Re: [PATCH] binderfs: implement "max" mount option

[Greg KH]

On Sat, Dec 22, 2018 at 10:18:06PM +0100, Christian Brauner wrote:
> Since binderfs can be mounted by userns root in non-initial user namespaces
> some precautions are in order. First, a way to set a maximum on the number
> of binder devices that can be allocated per binderfs instance and second, a
> way to reserve a reasonable chunk of binderfs devices for the initial ipc
> namespace.
> A first approach as seen in [1] used sysctls similiar to devpts but was
> shown to be flawed (cf. [2] and [3]) since some aspects were unneeded. This
> is an alternative approach which avoids sysctls completely and instead
> switches to a single mount option.
> 
> Starting with this commit binderfs instances can be mounted with a limit on
> the number of binder devices that can be allocated. The max=<count> mount
> option serves as a per-instance limit. If max=<count> is set then only
> <count> number of binder devices can be allocated in this binderfs
> instance.

Ok, this is fine, but why such a big default?  You only need 4 to run a
modern android system, and anyone using binder outside of android is
really too crazy to ever be using it in a container :)

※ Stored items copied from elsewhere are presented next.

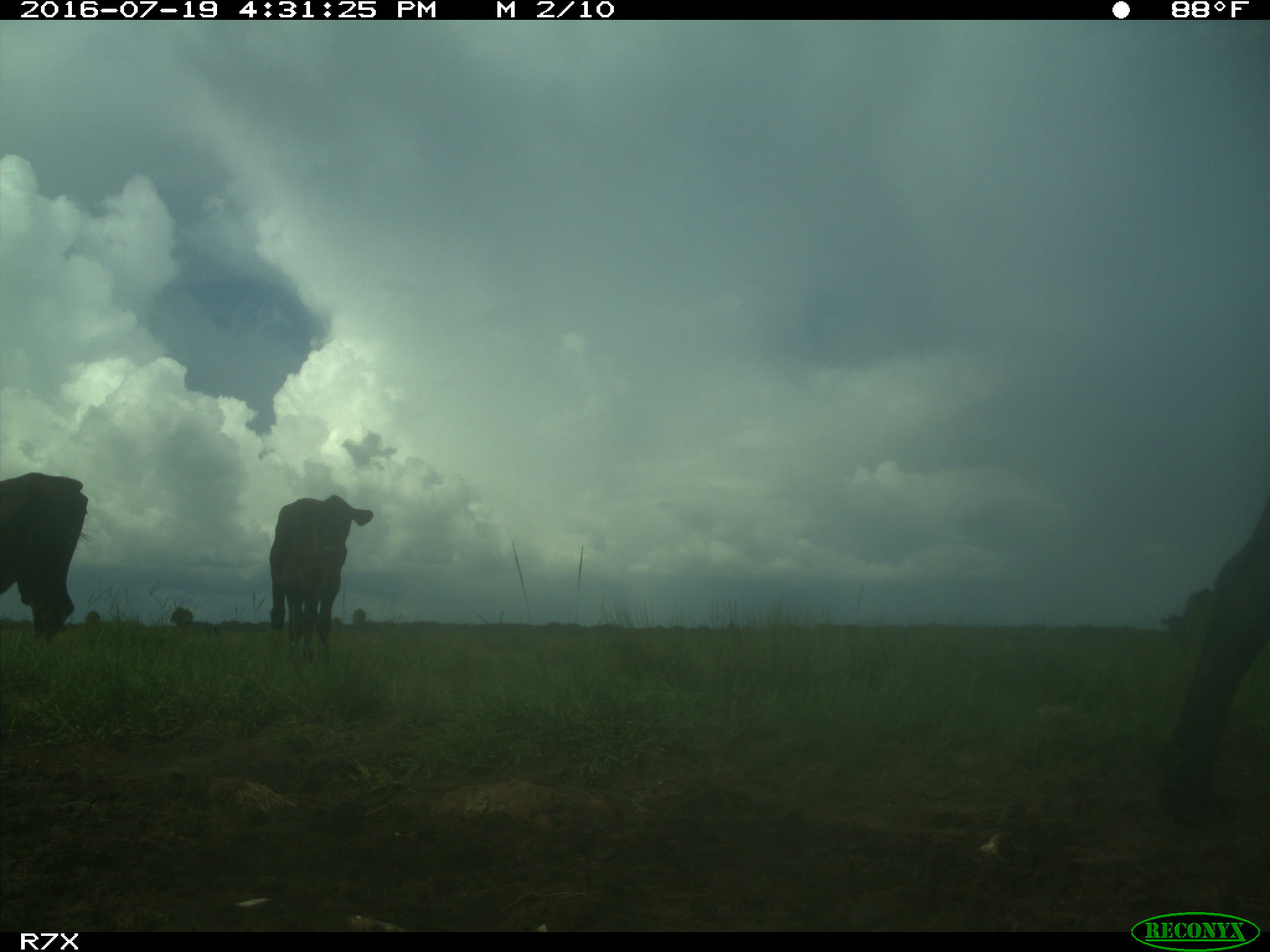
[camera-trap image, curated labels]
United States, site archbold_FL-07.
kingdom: Animalia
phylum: Chordata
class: Mammalia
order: Artiodactyla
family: Bovidae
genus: Bos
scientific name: Bos taurus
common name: domestic cow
Bos taurus (domestic cow).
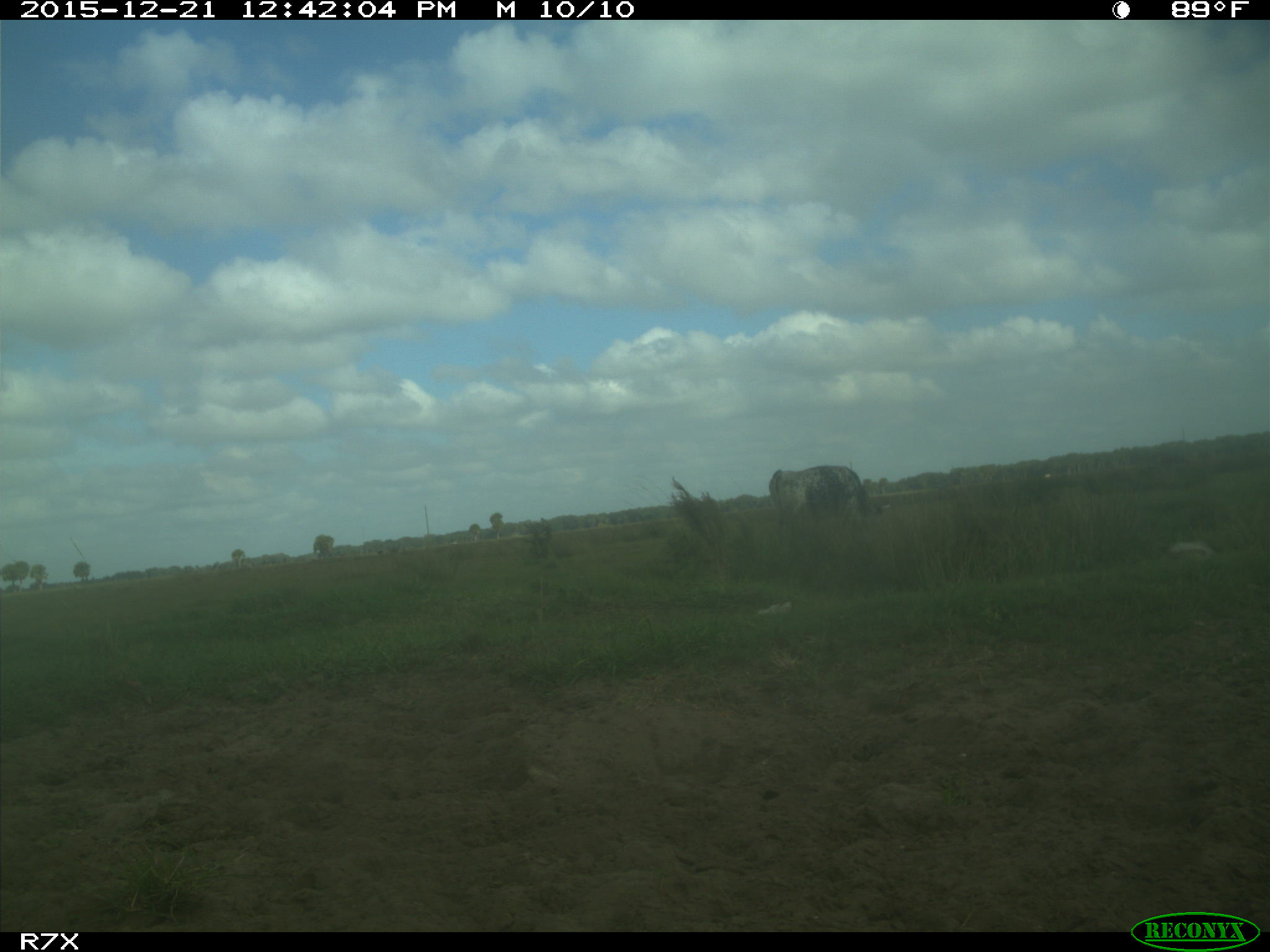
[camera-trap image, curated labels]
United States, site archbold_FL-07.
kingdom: Animalia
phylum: Chordata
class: Mammalia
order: Artiodactyla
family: Bovidae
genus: Bos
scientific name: Bos taurus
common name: domestic cow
Bos taurus (domestic cow).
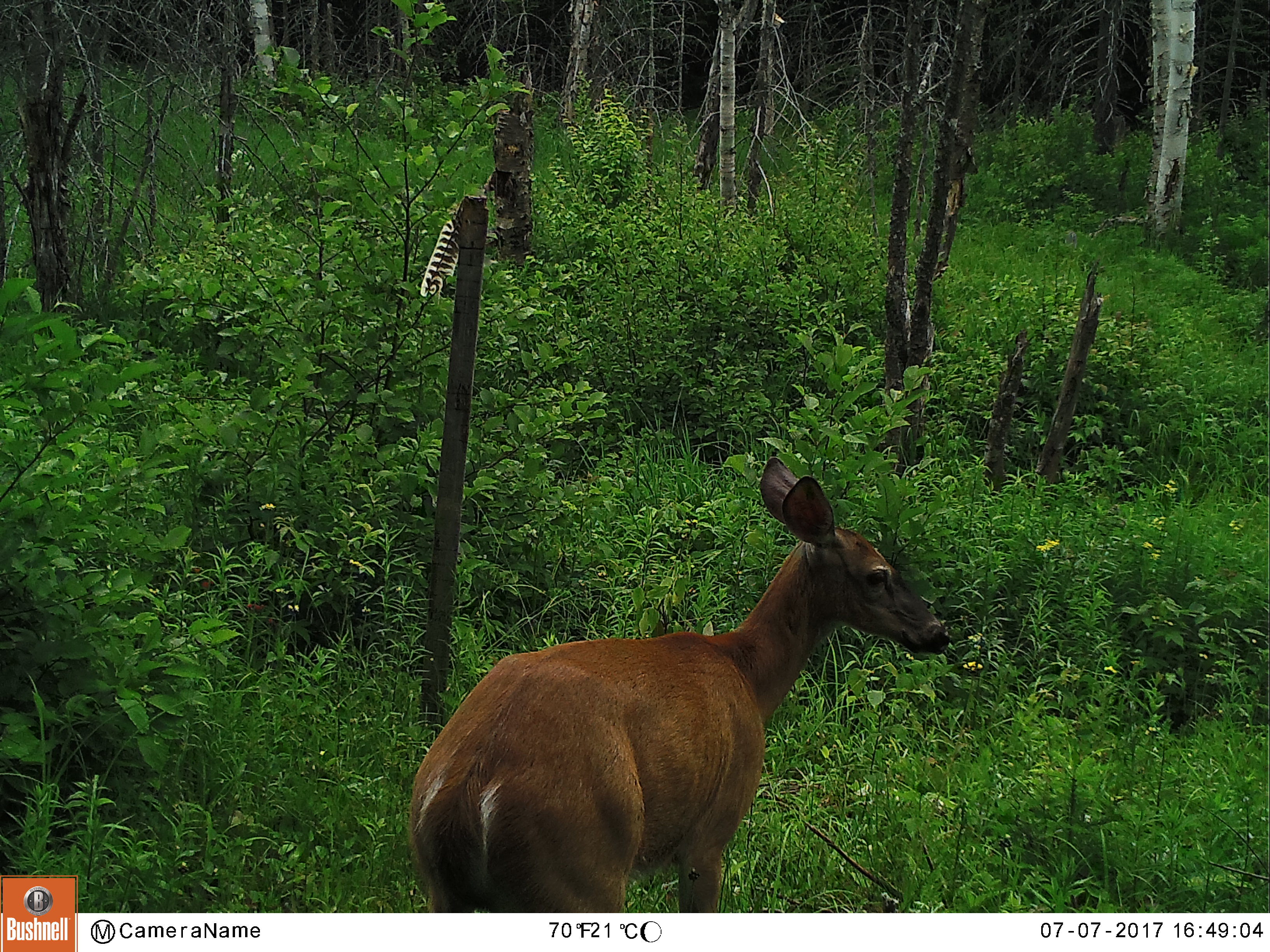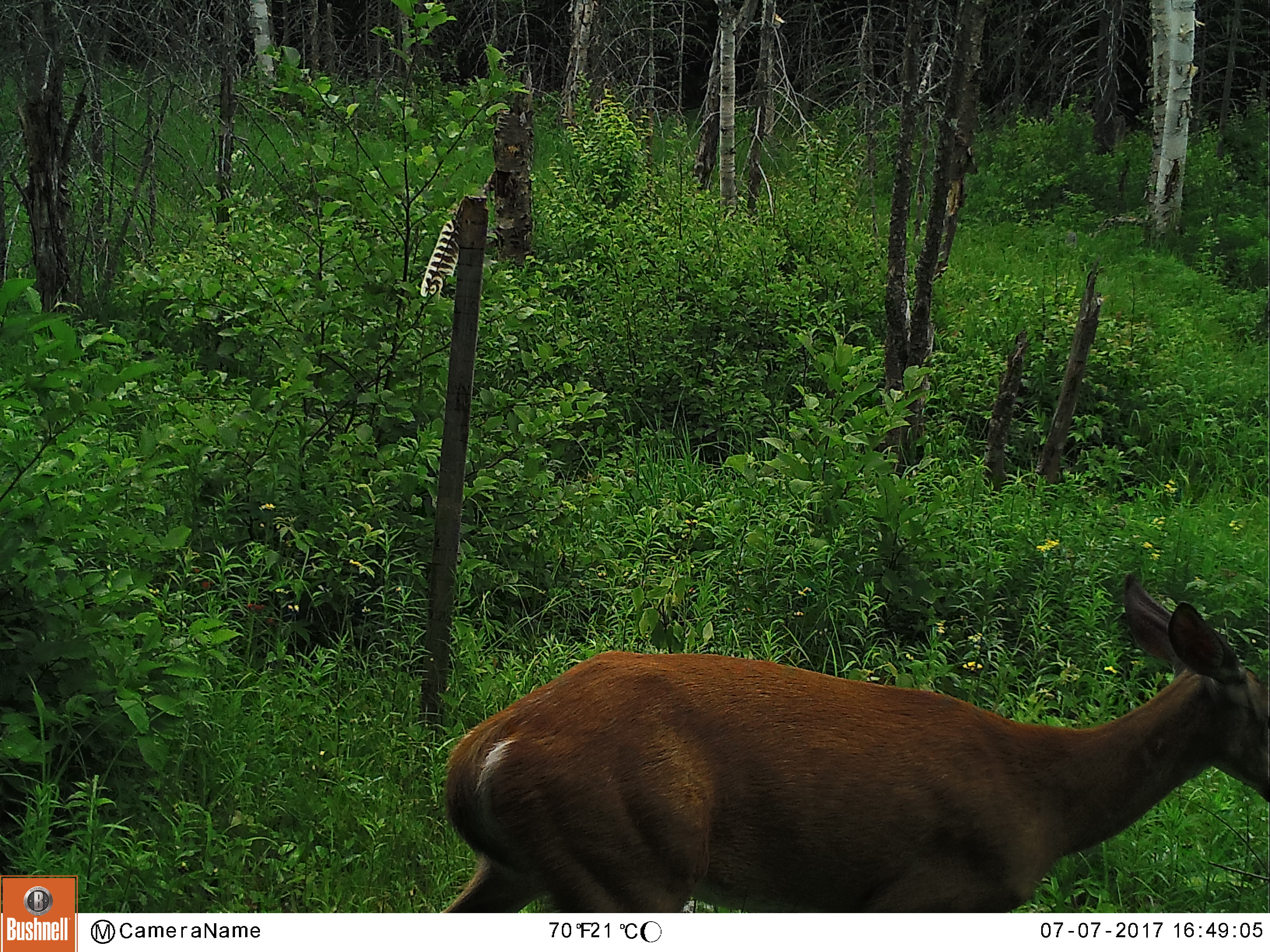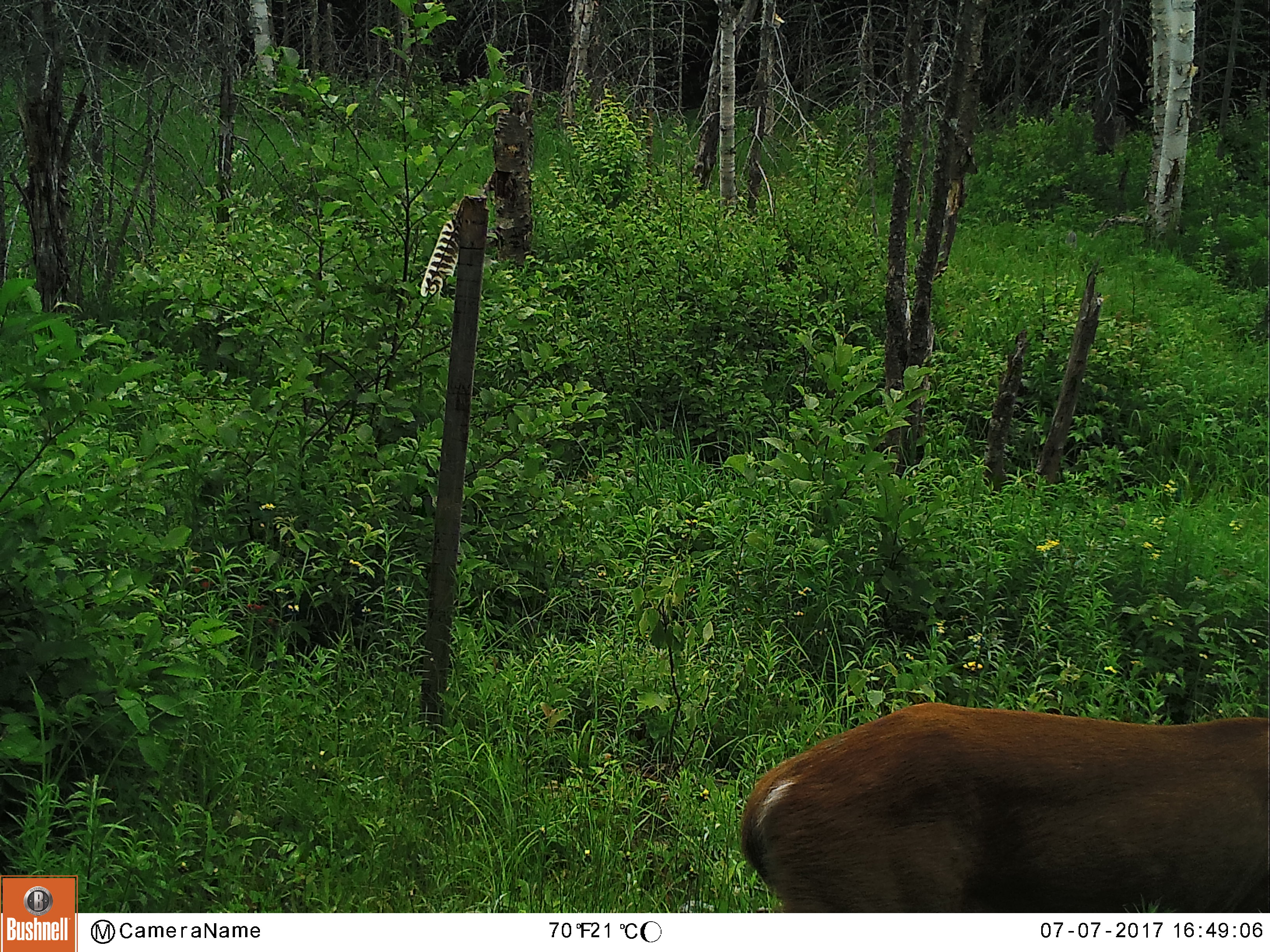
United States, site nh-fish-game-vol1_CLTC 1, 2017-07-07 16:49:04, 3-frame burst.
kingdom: Animalia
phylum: Chordata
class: Mammalia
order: Artiodactyla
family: Cervidae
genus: Odocoileus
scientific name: Odocoileus virginianus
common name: white-tailed deer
White-tailed deer (Odocoileus virginianus).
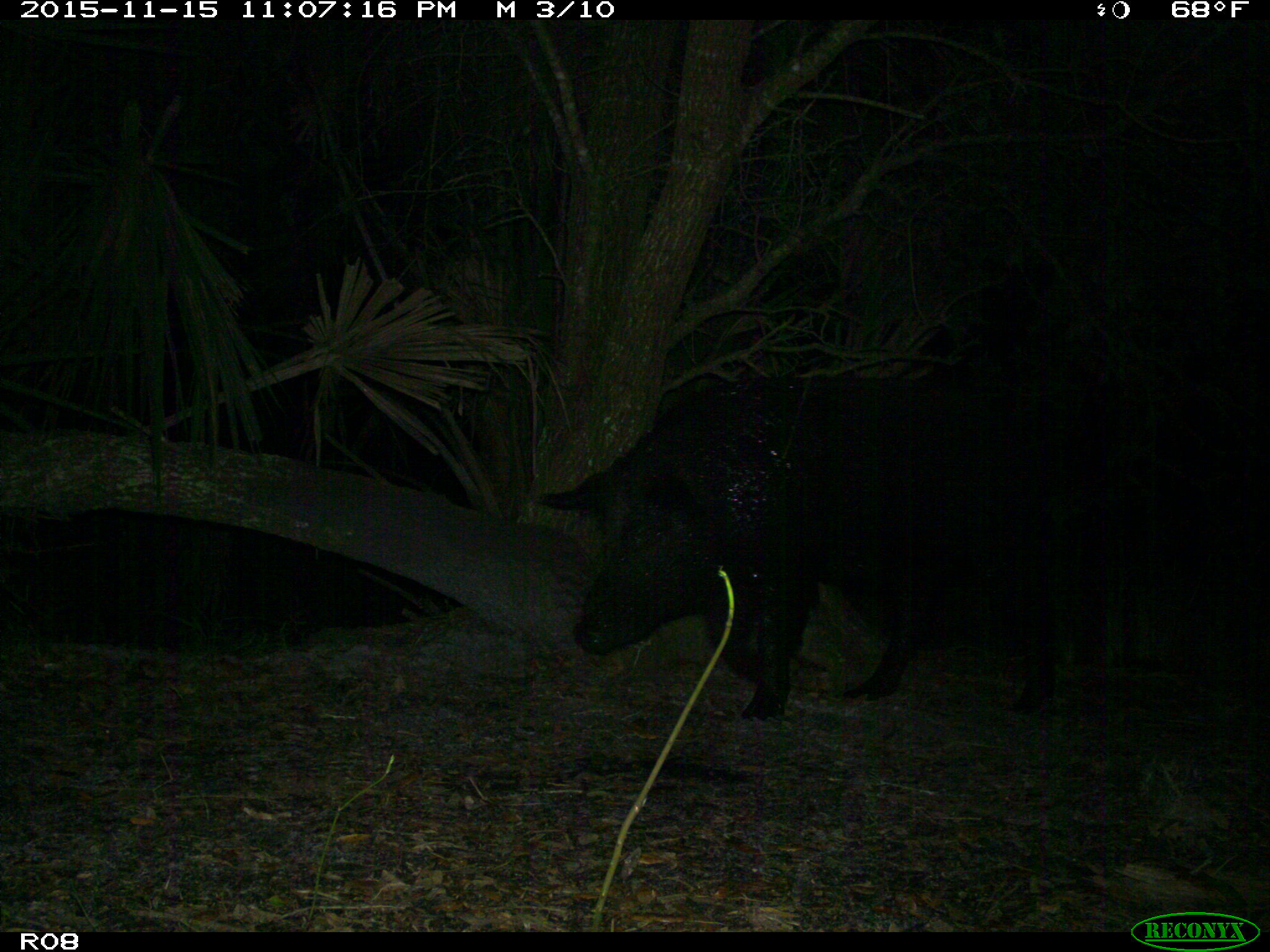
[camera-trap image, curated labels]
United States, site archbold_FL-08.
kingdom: Animalia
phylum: Chordata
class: Mammalia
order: Artiodactyla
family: Suidae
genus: Sus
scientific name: Sus scrofa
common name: wild boar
Sus scrofa (wild boar).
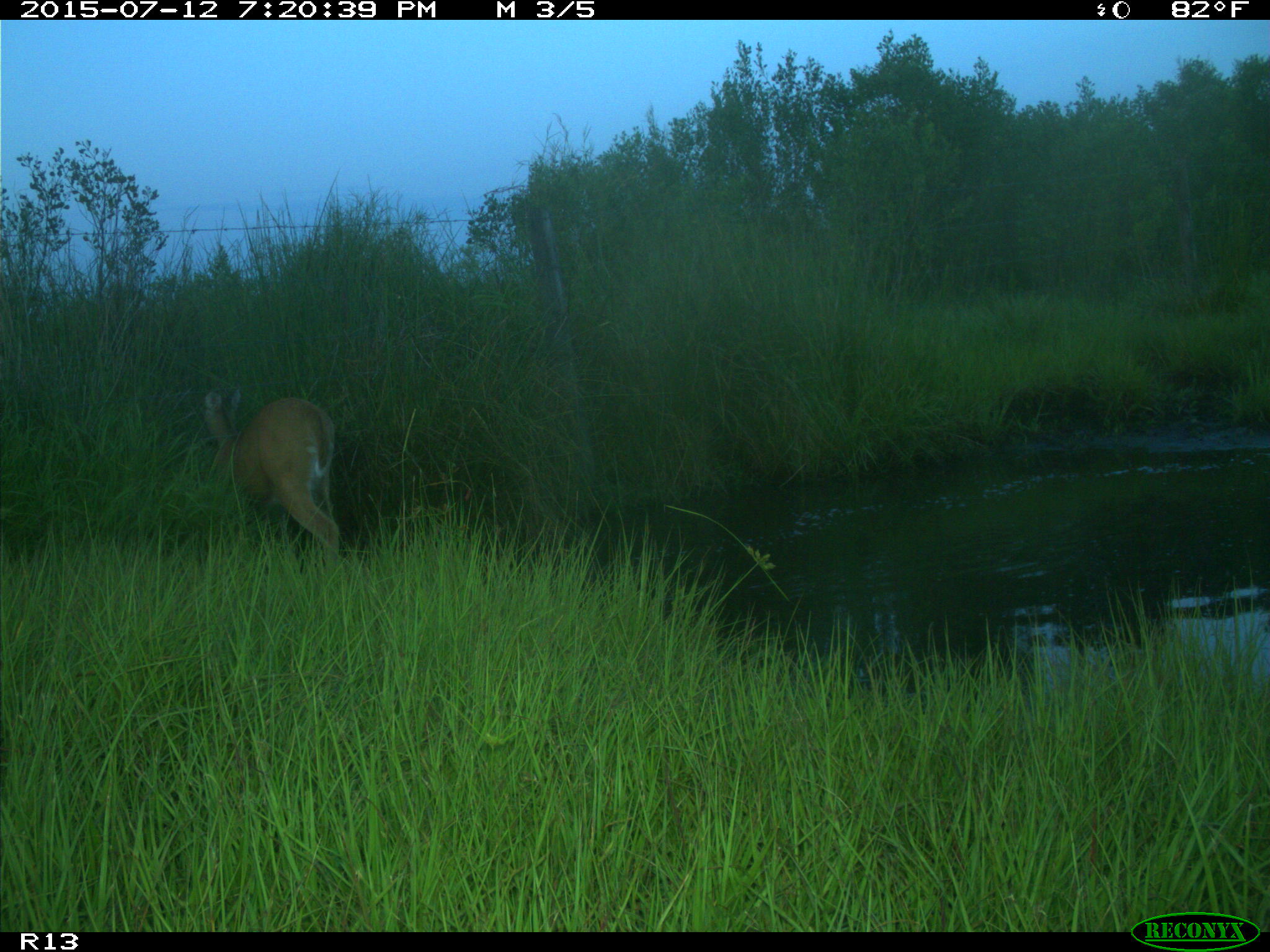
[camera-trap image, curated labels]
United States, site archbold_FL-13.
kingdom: Animalia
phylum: Chordata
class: Mammalia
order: Artiodactyla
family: Bovidae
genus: Bos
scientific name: Bos taurus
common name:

> Additionally, the binderfs instance in the initial ipc namespace will
> always have a reserve of at least 1024 binder devices unless explicitly
> capped via max=<count>.

Again, why so many?  And why wouldn't that initial ipc namespace already
have their device nodes created _before_ anything else is mounted?

Some comments on the patch below:

> +/*
> + * Ensure that the initial ipc namespace always has a good chunk of devices
> + * available.
> + */
> +#define BINDERFS_MAX_MINOR_CAPPED (BINDERFS_MAX_MINOR - 1024)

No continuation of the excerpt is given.